Leo ha aprendido muchas cosas de todos y cada uno de sus amores. De ese amor adolescente que se quiere con locura y con más bien poca lógica, aprendió a ser paciente y desinteresada, a darlo todo sin recibir nada a cambio, a esperar a que las cosas sucedan, aunque no sucedan nunca.
De su primer amor verdadero, del primer hombre de su vida aprendió que lo que de verdad importa en esta vida son las historias que se cuentan, que se van ganando poco a poco, viviéndolas, para luego poder contarlas al llegar al cielo, ese lugar al que solamente van las personas interesantes a contar sus interesantes vidas alrededor de una mesa donde comen en abundancia y beben vino tinto.
De su novia de la universidad aprendió lo importante que es tener una familia que te quiere además de aprender a diferenciar los diferentes tipos de lesbiana. Habilidad que fue perdiendo con el tiempo a medida que se perdía ese interés de juventud por las mujeres.
De aquella locura de una noche aprendió cómo saber que el aceite está lo suficientemente caliente mojando los dedos en el agua que se queda retenida en la boca del grifo, sin llegar a abirlo y echándolo con la punta de los dedos sobre la sartén.

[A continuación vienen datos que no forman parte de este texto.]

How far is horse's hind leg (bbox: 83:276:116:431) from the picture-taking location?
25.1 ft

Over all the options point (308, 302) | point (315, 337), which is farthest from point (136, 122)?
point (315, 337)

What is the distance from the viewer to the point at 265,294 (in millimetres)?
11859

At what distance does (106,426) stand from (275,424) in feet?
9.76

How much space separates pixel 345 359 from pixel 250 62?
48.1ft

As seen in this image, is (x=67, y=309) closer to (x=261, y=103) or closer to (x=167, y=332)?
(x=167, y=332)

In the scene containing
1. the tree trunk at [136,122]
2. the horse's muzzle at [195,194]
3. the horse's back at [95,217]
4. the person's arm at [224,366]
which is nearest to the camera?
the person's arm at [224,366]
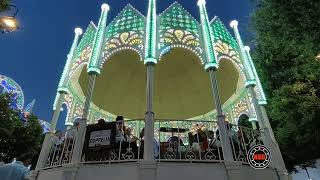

Del padre de sus hijas aprendió a fingir que entendía de música, las palabras y conceptos claves para poder mantener una conversación interesante al respecto sin parecer una cateta. Pero, además de eso, aprendió lo mucho que ganan las pizzas cuando les echas pimiento y cebolla.
Pero de su último amor aprendió lo más valioso de todo, aprendió algo que le cambió la vida para siempre. De su último amor aprendió a echarle orégano a las ensaladas.